"أنها تعلم" - Traduction Arabe en Turc

    • olduğunu biliyor
        
    • bildiğini söylemişti
        
    • biliyormuş gibi
        
    • olduğunu bildiğini
        
    Ya silahın nerede olduğunu biliyor ve bizimle oynuyor ya da hiçbir fikri yok, bu durumda vakit kaybediyoruz. Open Subtitles إما أنها تعلم أين السلاح و تعبث بنا أو أنها ليس لديها أدنى فكرة و نحن نضيع وقتنا هنا
    O telefon çaldığı sürece, orada olduğunu biliyor. Open Subtitles طالما أنه يرن، هذا يعني أنها تعلم باتصالاتك.
    Amir'in annesine nasıl hissettiğini bildiğini söylemişti. Open Subtitles لقدأخبرتوالدة(امير. ) أنها تعلم ماذا تشعر
    Amir'in annesine onu ne kadar sevdiğini bildiğini söylemişti. Open Subtitles أنها تعلم كم هي تحب ابنها
    Ona, tam olarak ne olduğunu söyledim ve sorumlu olduğunu biliyormuş gibi, sanki kendi hatasıymış gibi. Open Subtitles لقد أخبرتها بالضبط ماذا يحدث ويبدو أنها تعلم أنها مسؤلة عن ما حصل. كأنه خطأها
    Sadece, senin ne kadar harika olduğunu bildiğini sanmıyorum ve canının yanmasını istemiyorum. Open Subtitles فقط لا أظن أنها تعلم كم أنت عظيم, ولا أريد أن أراك تتأذى
    O ikinci perdenin çok ciddi dertleri olduğunu biliyor olmalı. Open Subtitles لا بد من أنها تعلم بأن الطرف الثاني في التمثيلِ لديه مشاكل عويصة
    Bu onun burada olduğunu biliyor olabileceğini gösterir. Open Subtitles انظر ، ربما ذلك يعني أنها تعلم أنه هنا ، حسنًا؟
    Ayrıca, ne için burada olduğunu biliyor. Open Subtitles بالإضافة إلى أنها تعلم ماذا يجب عليها فعله
    Ama sanırım katilin kim olduğunu biliyor. - Tamam, ara beni.
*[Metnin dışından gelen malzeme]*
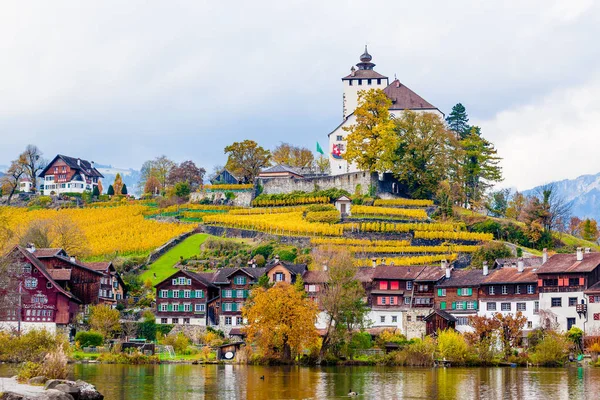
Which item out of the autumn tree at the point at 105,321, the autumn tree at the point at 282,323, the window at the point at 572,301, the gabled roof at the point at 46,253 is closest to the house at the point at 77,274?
the gabled roof at the point at 46,253

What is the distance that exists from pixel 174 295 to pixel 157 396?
3967 centimetres

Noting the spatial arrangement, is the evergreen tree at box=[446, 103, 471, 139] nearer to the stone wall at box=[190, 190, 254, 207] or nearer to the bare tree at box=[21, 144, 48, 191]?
the stone wall at box=[190, 190, 254, 207]

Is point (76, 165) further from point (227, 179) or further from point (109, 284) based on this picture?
point (109, 284)

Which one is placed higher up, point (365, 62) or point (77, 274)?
point (365, 62)

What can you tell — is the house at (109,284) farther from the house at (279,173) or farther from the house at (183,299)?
the house at (279,173)

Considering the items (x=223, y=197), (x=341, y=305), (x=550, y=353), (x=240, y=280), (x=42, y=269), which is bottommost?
(x=550, y=353)

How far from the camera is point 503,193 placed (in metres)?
136

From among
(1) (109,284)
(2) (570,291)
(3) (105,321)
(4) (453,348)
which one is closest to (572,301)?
(2) (570,291)

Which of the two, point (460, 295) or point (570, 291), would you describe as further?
point (460, 295)

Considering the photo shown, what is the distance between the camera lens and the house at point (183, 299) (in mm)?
90438

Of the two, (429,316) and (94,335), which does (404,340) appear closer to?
(429,316)

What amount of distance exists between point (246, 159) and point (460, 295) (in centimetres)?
5233

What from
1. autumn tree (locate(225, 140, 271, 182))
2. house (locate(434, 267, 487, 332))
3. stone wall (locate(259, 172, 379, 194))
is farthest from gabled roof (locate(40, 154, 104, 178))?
house (locate(434, 267, 487, 332))

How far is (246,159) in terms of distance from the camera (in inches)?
5153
Open Subtitles لكنى أعتقد أنها تعلم من يكون القاتل
    Anahtarın bende olduğunu biliyor olmalı. Open Subtitles لا بد أنها تعلم أنني أمتلك المفتاح
    Melissa aradı şimdi. Ian'ın nerede olduğunu biliyor. Open Subtitles ميليسا" أتصلت للتو " " أنها تعلم أين "أيان
    Amir'in annesine nasıl hissettiğini bildiğini söylemişti. Open Subtitles لقدأخبرتوالدة(امير. ) أنها تعلم ماذا تشعر
    Amir'in annesine onu ne kadar sevdiğini bildiğini söylemişti. Open Subtitles أنها تعلم كم هي تحب ابنها
    Bazen bana öyle bir bakıyor ki sanki ondan bir şey gizlediğimi biliyormuş gibi hissediyorum. Open Subtitles أحياناً تنظر لي بطريقة مُريبة، أعتقد أنها تعلم أنني أخفي عنها شيئاً.
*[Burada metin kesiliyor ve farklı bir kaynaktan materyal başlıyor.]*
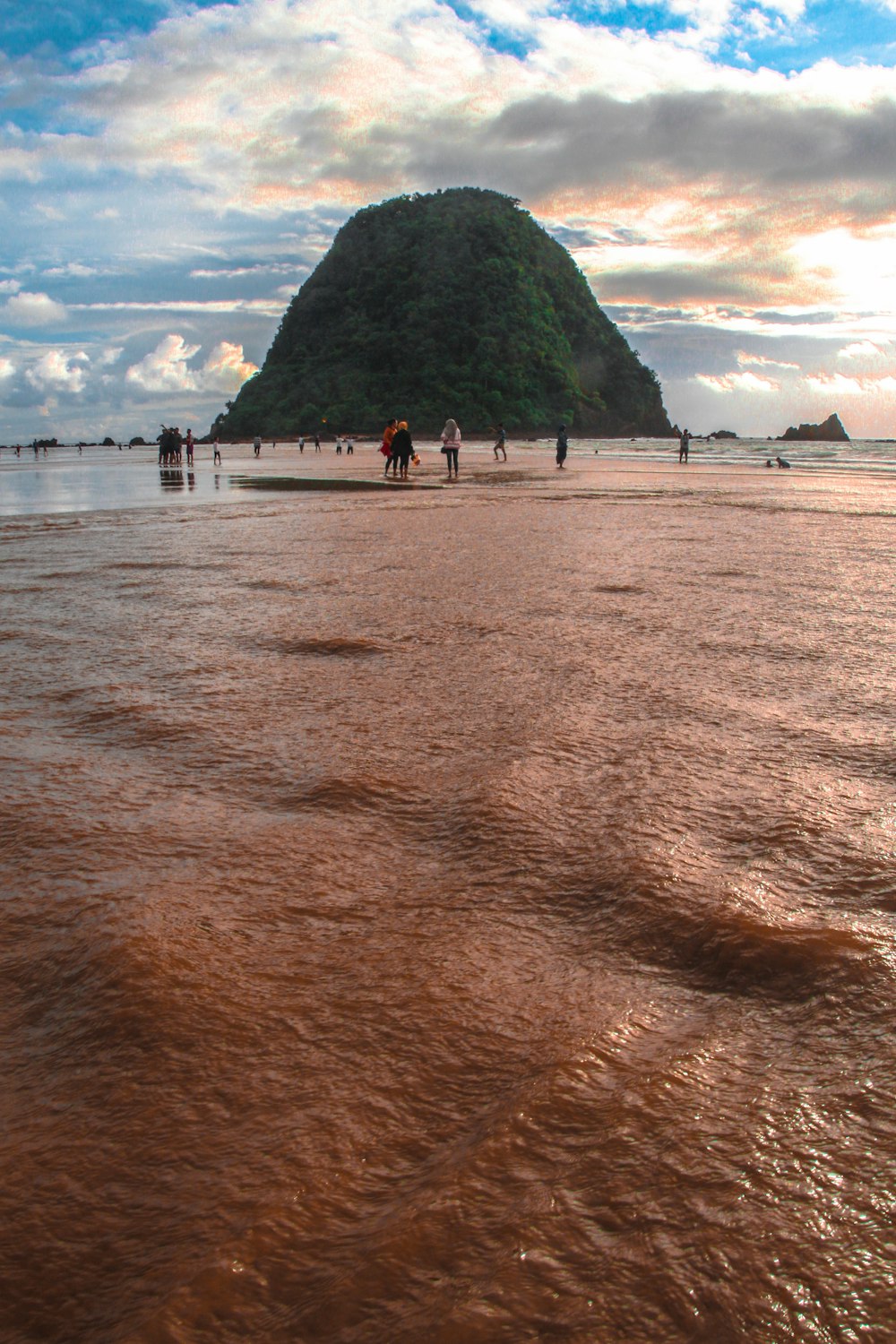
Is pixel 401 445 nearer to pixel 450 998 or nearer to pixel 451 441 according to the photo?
pixel 451 441

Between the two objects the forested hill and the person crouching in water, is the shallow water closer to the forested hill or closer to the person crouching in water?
the person crouching in water

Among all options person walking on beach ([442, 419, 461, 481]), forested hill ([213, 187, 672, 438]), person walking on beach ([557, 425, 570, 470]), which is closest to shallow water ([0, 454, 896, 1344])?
person walking on beach ([442, 419, 461, 481])

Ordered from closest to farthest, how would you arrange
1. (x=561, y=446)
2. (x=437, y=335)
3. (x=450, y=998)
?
(x=450, y=998)
(x=561, y=446)
(x=437, y=335)

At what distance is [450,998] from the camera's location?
1.68 m

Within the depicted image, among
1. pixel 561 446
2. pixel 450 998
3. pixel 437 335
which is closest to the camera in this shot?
pixel 450 998

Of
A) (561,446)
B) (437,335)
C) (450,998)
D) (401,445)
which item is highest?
(437,335)

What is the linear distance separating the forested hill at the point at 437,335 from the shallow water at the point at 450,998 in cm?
9886

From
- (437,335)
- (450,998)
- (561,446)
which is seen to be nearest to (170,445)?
(561,446)

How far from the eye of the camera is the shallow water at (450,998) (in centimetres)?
112

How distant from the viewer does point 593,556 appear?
758 centimetres

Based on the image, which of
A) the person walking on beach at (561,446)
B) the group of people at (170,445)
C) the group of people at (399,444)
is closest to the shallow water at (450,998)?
the group of people at (399,444)

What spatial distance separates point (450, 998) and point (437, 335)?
4458 inches

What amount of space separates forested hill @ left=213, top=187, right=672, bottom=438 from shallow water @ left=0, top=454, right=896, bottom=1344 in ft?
324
    Sanki nereye gittiğini biliyormuş gibi direkt o kanıt kutusuna gitti. Open Subtitles لقد ذهبت تماماً إلي غرفة الأدلة كما أنها تعلم إلي أين تذهب.
    Bazen bana öyle bir bakıyor ki sanki ondan bir şey gizlediğimi biliyormuş gibi hissediyorum. Open Subtitles أحياناً تنظر لي بطريقة مُريبة، أعتقد أنها تعلم أنني أخفي عنها شيئاً.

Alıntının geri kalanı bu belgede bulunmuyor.